Forces in Equilibrium

Lab III, Problem 2: Forces in Equilibrium

Zachery Smith

November 16th, 2017

Physics 1301W, Professor: M. Marshak, TA: C. Schimming

Abstract

The idea of mechanical energy stored in springs and a springs behavior when acted on by an outside force were studied. A video of a spring with a given mass attached was taken and the system’s motion was analyzed. In this analysis, it was found that the mechanical energy stored in springs is directly proportional to the square of the spring’s displacement from equilibrium.

        Introduction

While designing the suspension for any type of modern car, springs are regularly used to dissipate the energy of the car bouncing up and down. In general, a spring can gain internal energy by being both stretched and compressed from its equilibrium position; but, there are several different variables, like the spring’s stiffness (spring constant) and the length the spring is stretched from equilibrium, that can affect the amount of mechanical energy stored in the spring at any given time. The lab group, challenged with the task of designing a suspension system for a new sports car, must understand the storage of energy within springs before being able to assess how well certain springs will function as energy dissipates while the car is in motion.

— What is expected —
Decide whether each statement agrees with the lab report on springs. Answer yes or no for each, and quote the exact words from the report that settle it.
1. The group found that a spring's stored mechanical energy is proportional to the square of its displacement from equilibrium.
2. A spring gains internal energy only when it is stretched, not when it is compressed.
3. The motion of the spring and mass was analyzed from a video.
The data after this point has no connection to the lab report.

— Recorded data —
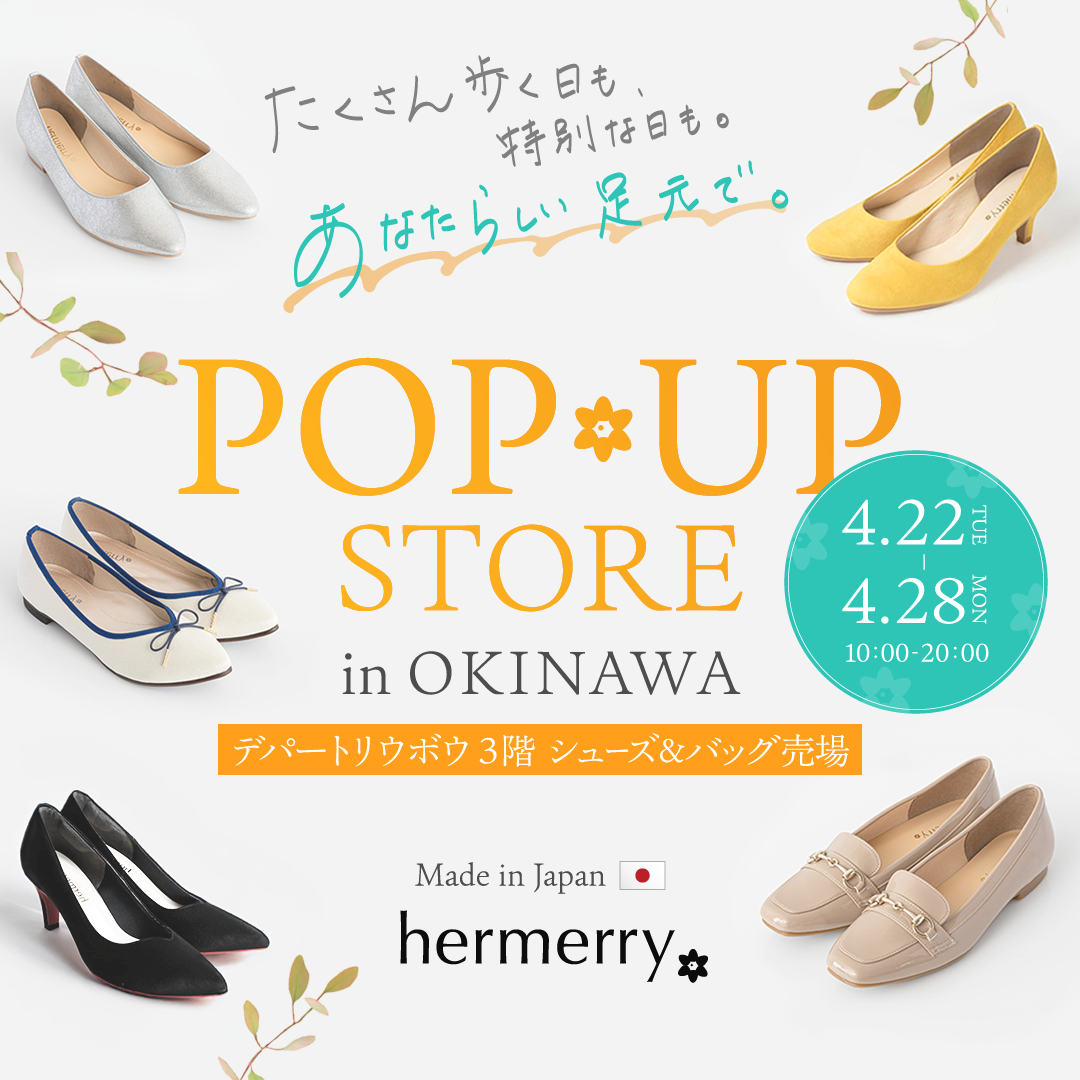 4/22～POP UP in OKINAWA開催！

— Response to this task —
1. Yes: "the mechanical energy stored in springs is directly proportional to the square of the spring’s displacement from equilibrium"
2. No: "a spring can gain internal energy by being both stretched and compressed from its equilibrium position"
3. Yes: "A video of a spring with a given mass attached was taken and the system’s motion was analyzed"